ベストセラー『読書大全』の著者であり、「教養」に関する著述や講演も多い堀内勉氏が、教養について論じる、好評シリーズの第3回目。

不朽の名著『夜と霧』

前回の記事「「教養」を習得すべき"たった1つ"の本質的理由」に続いてもう1冊、ユダヤ人精神科医ヴィクトール・フランクルの世界的ベストセラー『夜と霧』を紹介したいと思います。

フランクルは苛酷なユダヤ人強制収容所生活を生き抜き、解放された翌年の1946年にこの本を著しました。

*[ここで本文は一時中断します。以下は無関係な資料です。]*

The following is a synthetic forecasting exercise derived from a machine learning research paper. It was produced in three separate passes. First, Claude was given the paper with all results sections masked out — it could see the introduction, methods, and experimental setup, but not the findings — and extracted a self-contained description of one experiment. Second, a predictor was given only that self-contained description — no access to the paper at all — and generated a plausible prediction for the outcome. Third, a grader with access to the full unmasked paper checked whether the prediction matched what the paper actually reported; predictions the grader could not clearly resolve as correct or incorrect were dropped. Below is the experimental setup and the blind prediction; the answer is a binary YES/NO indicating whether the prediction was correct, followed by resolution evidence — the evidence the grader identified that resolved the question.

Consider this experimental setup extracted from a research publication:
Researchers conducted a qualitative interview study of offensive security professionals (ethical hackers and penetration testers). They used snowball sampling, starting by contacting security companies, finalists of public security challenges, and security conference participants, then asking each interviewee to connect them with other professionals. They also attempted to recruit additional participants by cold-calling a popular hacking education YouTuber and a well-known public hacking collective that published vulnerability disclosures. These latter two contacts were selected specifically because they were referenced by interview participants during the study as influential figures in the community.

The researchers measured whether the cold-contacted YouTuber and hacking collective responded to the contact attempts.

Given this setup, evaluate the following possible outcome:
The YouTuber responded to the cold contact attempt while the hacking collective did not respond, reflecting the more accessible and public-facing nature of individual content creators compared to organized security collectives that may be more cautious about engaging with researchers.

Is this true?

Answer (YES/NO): NO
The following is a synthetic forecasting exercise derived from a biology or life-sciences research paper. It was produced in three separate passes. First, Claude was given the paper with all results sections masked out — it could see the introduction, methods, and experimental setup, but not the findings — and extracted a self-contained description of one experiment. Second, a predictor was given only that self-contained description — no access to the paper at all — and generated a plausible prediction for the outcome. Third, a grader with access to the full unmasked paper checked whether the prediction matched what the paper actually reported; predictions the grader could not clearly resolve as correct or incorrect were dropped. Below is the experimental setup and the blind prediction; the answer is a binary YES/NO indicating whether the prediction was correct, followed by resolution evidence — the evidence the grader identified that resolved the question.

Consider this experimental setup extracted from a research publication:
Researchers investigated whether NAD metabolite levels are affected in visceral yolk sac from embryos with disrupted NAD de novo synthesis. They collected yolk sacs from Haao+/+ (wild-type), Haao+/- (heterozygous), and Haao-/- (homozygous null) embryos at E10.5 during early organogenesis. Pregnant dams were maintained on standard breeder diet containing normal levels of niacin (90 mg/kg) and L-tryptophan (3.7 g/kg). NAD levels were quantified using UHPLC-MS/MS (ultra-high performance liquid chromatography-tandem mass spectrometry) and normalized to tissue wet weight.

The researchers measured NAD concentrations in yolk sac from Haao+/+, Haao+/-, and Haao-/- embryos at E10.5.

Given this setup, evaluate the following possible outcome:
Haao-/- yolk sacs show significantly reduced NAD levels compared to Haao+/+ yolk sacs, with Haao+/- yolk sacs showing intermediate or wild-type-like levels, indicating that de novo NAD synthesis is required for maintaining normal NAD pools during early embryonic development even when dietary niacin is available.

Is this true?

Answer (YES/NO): NO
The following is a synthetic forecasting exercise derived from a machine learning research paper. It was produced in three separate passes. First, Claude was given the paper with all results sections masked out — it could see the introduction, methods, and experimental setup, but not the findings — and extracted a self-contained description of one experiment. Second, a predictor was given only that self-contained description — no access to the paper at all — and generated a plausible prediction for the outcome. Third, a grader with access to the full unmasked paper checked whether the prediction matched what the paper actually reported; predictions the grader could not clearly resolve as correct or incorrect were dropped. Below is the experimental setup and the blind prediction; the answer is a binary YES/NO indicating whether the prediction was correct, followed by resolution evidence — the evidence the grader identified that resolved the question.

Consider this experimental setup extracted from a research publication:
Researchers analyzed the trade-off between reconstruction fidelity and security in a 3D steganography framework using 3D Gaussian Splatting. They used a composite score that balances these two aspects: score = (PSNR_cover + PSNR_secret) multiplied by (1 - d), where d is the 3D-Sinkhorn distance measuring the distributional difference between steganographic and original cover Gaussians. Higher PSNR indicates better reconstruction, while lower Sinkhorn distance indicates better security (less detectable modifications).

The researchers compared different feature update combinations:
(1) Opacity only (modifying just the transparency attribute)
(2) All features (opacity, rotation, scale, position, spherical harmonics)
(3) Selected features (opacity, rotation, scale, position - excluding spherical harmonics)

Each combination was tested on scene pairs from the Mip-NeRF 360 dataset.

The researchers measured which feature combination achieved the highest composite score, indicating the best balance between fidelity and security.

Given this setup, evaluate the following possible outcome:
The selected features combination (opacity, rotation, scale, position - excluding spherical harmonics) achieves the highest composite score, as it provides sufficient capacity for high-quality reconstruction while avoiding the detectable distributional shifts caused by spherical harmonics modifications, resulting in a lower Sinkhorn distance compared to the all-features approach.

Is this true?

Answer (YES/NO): YES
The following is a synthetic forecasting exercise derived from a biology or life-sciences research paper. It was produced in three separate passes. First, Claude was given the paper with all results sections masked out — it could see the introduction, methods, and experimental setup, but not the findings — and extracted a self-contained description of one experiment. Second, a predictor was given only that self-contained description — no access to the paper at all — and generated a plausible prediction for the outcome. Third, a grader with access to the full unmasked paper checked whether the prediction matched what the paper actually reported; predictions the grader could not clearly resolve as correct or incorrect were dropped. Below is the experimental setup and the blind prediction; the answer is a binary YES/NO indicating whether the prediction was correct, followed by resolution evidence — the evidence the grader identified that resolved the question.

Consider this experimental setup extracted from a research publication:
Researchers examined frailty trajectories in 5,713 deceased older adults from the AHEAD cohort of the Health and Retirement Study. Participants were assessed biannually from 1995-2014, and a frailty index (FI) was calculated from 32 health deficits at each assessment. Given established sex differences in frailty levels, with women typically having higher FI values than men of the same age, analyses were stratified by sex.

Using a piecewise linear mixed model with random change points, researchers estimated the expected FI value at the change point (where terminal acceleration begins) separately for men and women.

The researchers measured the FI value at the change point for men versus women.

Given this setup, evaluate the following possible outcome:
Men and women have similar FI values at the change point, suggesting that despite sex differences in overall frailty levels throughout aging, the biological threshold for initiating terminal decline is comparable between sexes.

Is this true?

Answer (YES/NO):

本書の原題“trotzdem Ja zum Leben sagen:Ein Psychologe erlebt das Konzentrationslager”は、「それでも人生に然りと言う ある心理学者、強制収容所を体験する」というものです。

英語版は "Man's Search for Meaning" で、こちらは「人間が生きる意味を求めて」です。

これが、日本語版でなぜ『夜と霧』になったのかですが、1956年にフランスで公開されたアラン・レネ監督の映画のタイトル”Nuit et brouillard”(夜と霧)から持ってきたようです。

これは、1941年12月7日に出されたヒトラーの総統命令「ライヒおよび占領地における軍に対する犯罪の訴追のための規則」、通称「夜と霧」(Nacht und Nebel)に由来していて、ヒトラーが愛したワーグナー『ラインの黄金』の第3場「ニーベルハイム」からの引用だそうです。

この命令が当初意図したのは、ナチスドイツ占領地域において、すべての政治活動家やレジスタンス擁護者の中からドイツの治安を危険にさらす人物を選別し、収監することでした。

この対象となった者は、密かにドイツへ連行され、まるで夜霧のように跡形もなく消えてしまったそうです。